行持 下(8)

しかあるに、祖師の遠孫と称(ショウ)するともがらも、楚国(ソコク)の至愚(シグ)にゑふて、玉石いまだわきまへず、経師論師も斉肩(セイケン)すべきとおもへり。少聞薄解(ショウモン ハクゲ)によりてしかあるなり。

それなのに、祖師 達磨の遠い法孫と名乗る者たちでさえ、楚国の愚人が玉に似た石を大切にして、玉と石の違いを正しく知らなかったように、経典や論書を講じる師も初祖と等しく肩を並べる人であろうと思っています。これは仏法を聞くこと少なく理解が浅いからです。

宿殖般若(シュクジキ ハンニャ)の正種(ショウシュ)なきやからは、祖道の遠孫とならず、いたづらに名相(ミョウソウ)の邪路に〇跰(レイヘイ)するもの、あはれむべし。

過去世に、正しい悟りの智慧の種を植えなかった者たちが、祖師の道の法孫とならずに、徒に教理を詮索する誤った道にさ迷う者となることは、哀れなことです。

梁の普通よりのち、なほ西天にゆくものあり、それなにのためぞ。至愚のはなはだしきなり。悪業(アクゴウ)のひくによりて、他国に〇跰(レイヘイ)するなり。

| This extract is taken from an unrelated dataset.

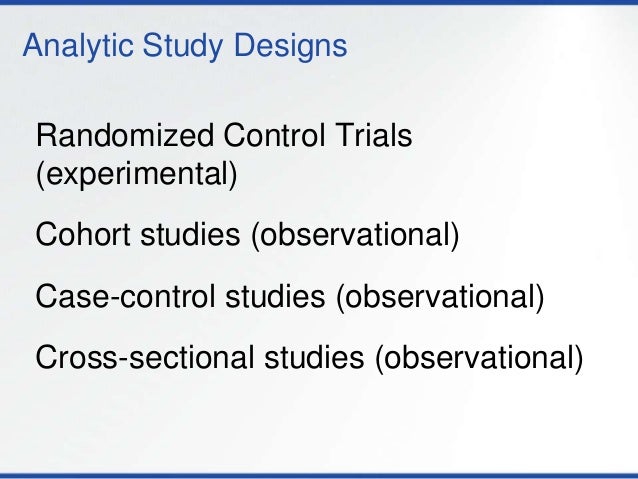 Analytic Study Designs

Randomized Control Trials (experimental)

Cohort studies (observational)

Case-control studies (observational)

Cross-sectional studies (observational)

達磨が来た梁の普通八年以降にも、依然として西方インドへ仏法を学びに行く者がありました。それは何のためでしょうか。甚だ愚かなことです。その者は自らの悪業に引かれて、他国をさ迷っているのです。

歩歩に謗法(ボウホウ)の邪路におもむく、歩歩に親父の家郷を逃逝(トウゼイ)す。なんだち西天にいたりてなんの所得かある、ただ山水に辛苦するのみなり。

その者は、一歩一歩、仏法を謗る悪い道に向かい、一歩一歩、父親の家郷から逃げているのです。あなた方はインドに行って、何か得る所があったでしょうか。ただ山水を渡る旅に苦労しただけでしょう。

西天の東来(トウライ)する宗旨を学せずば、仏法の東漸(トウゼン)をあきらめざるによりて、いたづらに西天に迷路するなり。

インドの達磨大師が、東方の中国へ来たことの真意を学ばなければ、仏法が東方の国へ次第に伝わっていることが分からないので、徒にインドで道に迷うことになるのです。

仏法をもとむる名称ありといへども、仏法をもとむる道念なきによりて、西天にしても正師(ショウシ)にあはず、いたづらに論師経師にのみあへり。

仏法を求めるという名目があっても、仏法を求める道心がないので、インドでも正法の師に会わずに、徒に論書や経典を講じる師だけに会うのです。

そのゆゑは、正師は西天にも現在(ゲンザイ)せれども、正法をもとむる正心なきによりて、正法なんだちが手にいたらざるなり。

そのわけは、正法の師はインドにも現存するけれども、正法を求める道心がないので、正法はその者達の手に入らないのです。

西天にいたりて正師をみたるといふ、たれかその人、いまだきこえざるなり。もし正師にあはば、いくそばくの名称をも自称せん。なきによりて自称いまだあらず。

その証拠に、インドに行って正法の師に会ったという、誰かそういう人がいるとは、まだ聞いたことがありません。もし正法の師に会えば、数多くその名を自ら言うことでしょう。会っていないから自ら言わないのです。